Reading passage
┏━━

SYDNEY (AFP) — Australia's new government has warned NATO and its allies they will lose the war against hardline Taliban forces in Afghanistan unless they urgently change tactics, a report said Monday.

The country's new Defence Minister Joel Fitzgibbon issued the stark warning at a meeting in Edinburgh last week of eight nations engaged in the conflict, including the United States, The Australian newspaper said.

The coalition of NATO and allied forces engaged in the conflict since 2001 must overhaul military and civil programmes aimed at fostering stability in the troubled country if they are to win the conflict, he cautioned.

The minister's comments to the closed-door gathering were based on classified intelligence assessments prepared for the previous Australian government of John Howard which painted a bleak picture of the Afghan conflict.

"The previous government would have us believe that good progress is being made in Afghanistan. The reality is quite a different one," Fitzgibbon told The Australian after returning from the meeting in Britain.

"We are winning the battles and not the war, in my view. We have been very successful in clearing areas of the Taliban but it's having no real strategic effect," he said.

Fitzgibbon also told the meeting in Edinburgh, attended by US Defence Secretary Robert Gates, that while NATO and its allies had been successfully "stomping on lots of ants, we have not been dealing with the ants' nest".

"We need much more than a military response," he said. "This is largely about winning the hearts and minds of the more moderate of the Taliban and other sections of the Afghan community," he said.

Fitzgibbon took office two weeks ago after the new centre-left government of Prime Minister Kevin Rudd was sworn in following its sweeping election victory against conservative Howard, whose government was closely allied to Washington.

Rudd was elected on promises to withdraw Australia's combat troops from Iraq but to continue the fight against the Taliban in Afghanistan, where Canberra has around 900 troops.

In Edinburgh last week, Fitzgibbon expressed frustration that some NATO nations were failing to pull their weight in the fight against the insurgency in southern Afghanistan, where the once vanquished Taliban are resurgent.

"We have been frustrated about that for a long, long time," Fitzgibbon said in the Scottish capital, ruling out any increase in Australian troop numbers while some nations, which he did not name, were not pulling their weight.

"We believe there is a lack of coherent strategy and, of course, we are frustrated by the fact that some NATO nations, in our view, are not doing enough or making a sufficient contribution to the campaign."

Australia's troop contingent in Afghanistan mostly assist a Dutch-led reconstruction operation in the southern Afghan province of Uruzgan, a former Taliban stronghold.

Meanwhile Afghan police said Monday that security forces supported by international troops killed more than 20 Taliban insurgents during a hunt for rebel hideouts in southern Afghanistan.

Nearly 10 other militants were injured and four detained during the operation in southern Kandahar province's Zhirai district on Sunday, the Kandahar police chief, Sayed Agha Saqeb told AFP.

"We and the coalition had a joint operation against Taliban in that area. Yesterday (Sunday) we came in contact with the enemy and over 20 enemy were killed," the police commander said.

He was referring to the US-led coalition force which has over 15,000 troops based in Kandahar mainly helping local security forces hunting remnants of the Taliban who are waging a deadly insurgency.

A separate force of over 40,000 Western troops operates in Afghanistan under the command of the NATO's International Security Assistance Force (ISAF).

It was not possible to verify the police chief's figure independently and officials from the Western military forces were not immediately available for comment.

┗━━

Provided material
┏━━

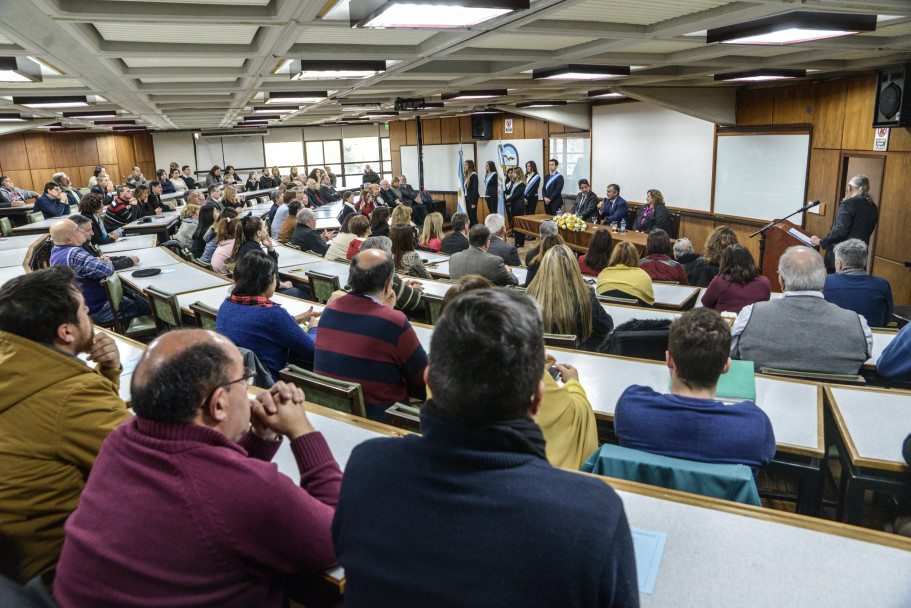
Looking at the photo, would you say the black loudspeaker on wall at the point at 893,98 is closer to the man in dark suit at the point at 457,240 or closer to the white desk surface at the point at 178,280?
the man in dark suit at the point at 457,240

┗━━

Required work
1. Please output, unchanged, the part of the Afghanistan article that opens with the words containing "Nearly 10 other" and closes with "Saqeb told AFP.".
2. Answer these questions from the Afghanistan article:
(a) In which city did the meeting of eight nations take place?
(b) About how many troops does Canberra have in Afghanistan?
(c) In which district of Kandahar province did Sunday's operation happen?

Outputs in order
1.
Nearly 10 other militants were injured and four detained during the operation in southern Kandahar province's Zhirai district on Sunday, the Kandahar police chief, Sayed Agha Saqeb told AFP.

2.
(a) Edinburgh
(b) Around 900
(c) Zhirai district